Edgar Cayce on Exercise
“Keep close to outdoor activities – it is the best way to keep yourself young – to stay close to nature, through every form of exercise that breathes in the beauty of nature. Breathe it into your soul as you would a sunset or morning sun rising…” -Edgar Cayce
In the evolution of the human race, we humans had to exercise to survive. We had to be able to run from an enemy, catch our food, climb trees and mountains, and ford rivers; every moment of life was purchased with physical effort. Our ancestors had no need of an exercise program; the physical struggle to stay alive was exercise enough. The body that we have today is the end product of survival – of thousands of years of genetic selection, and during all that long and exciting history survival was associated with physical labor and movement.
As civilization advanced and we moved into an age of mechanization and push-button ease, we found less and less need to use our bodies in our daily lives. Yet our need to move has in no way diminished. Our muscles, glands, organs, mind, and spirit still require daily movement to function properly.

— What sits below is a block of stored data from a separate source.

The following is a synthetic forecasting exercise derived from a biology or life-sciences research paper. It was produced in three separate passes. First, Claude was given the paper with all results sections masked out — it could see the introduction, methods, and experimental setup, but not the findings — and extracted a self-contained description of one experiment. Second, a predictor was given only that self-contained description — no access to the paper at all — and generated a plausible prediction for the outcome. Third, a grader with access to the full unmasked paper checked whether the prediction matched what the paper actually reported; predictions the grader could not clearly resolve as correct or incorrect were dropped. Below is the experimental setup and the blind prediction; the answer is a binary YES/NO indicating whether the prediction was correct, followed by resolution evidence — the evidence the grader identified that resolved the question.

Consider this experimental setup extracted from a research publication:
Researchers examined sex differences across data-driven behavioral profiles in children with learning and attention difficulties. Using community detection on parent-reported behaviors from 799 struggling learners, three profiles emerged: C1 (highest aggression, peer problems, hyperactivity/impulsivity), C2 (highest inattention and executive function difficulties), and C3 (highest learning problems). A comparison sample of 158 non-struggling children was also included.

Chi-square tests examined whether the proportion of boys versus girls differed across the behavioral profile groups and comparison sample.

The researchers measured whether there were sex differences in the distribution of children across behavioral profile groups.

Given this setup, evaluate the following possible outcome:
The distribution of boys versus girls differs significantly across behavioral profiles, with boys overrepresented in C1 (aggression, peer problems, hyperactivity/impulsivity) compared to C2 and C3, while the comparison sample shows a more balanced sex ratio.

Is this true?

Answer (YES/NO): YES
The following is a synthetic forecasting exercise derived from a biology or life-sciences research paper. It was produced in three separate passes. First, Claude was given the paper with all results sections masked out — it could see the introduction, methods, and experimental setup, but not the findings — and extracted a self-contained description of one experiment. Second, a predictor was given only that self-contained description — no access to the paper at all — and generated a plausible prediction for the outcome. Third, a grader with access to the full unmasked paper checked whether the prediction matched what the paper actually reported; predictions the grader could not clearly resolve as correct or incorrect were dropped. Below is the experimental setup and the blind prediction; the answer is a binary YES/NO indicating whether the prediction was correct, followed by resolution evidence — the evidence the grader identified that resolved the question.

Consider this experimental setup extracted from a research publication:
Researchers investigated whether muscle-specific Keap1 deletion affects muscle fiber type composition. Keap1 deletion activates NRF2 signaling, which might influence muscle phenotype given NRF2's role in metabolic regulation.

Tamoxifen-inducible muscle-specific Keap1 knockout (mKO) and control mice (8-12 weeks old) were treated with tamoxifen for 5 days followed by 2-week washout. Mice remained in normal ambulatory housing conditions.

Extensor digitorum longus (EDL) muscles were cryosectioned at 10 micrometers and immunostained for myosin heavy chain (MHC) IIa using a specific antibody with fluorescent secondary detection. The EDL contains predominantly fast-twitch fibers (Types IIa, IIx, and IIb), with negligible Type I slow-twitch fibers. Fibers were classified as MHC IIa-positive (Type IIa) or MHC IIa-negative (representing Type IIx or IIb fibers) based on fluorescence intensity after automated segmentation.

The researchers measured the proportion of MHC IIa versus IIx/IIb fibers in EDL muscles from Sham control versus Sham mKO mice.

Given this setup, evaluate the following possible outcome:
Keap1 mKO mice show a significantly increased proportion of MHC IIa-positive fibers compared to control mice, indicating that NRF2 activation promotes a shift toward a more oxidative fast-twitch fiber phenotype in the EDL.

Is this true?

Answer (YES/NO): NO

Our 600-odd muscles must have tone and the ability to expand and contract. Each of them requires daily movement – exercise – to maintain elasticity, power youthfulness, and vigor. The muscles must hold the organs in position so they can function properly. Exercise is essential to keep the glands performing their complicated tasks, to maintain sexual vigor, to keep the blood circulating, and to fight the pull of gravity that produces protruding, sagging middles, dropped stomachs, sluggish livers, blood-starved hearts, clogged arteries, and unsightly fat – to mention just a few of the consequences of inactivity.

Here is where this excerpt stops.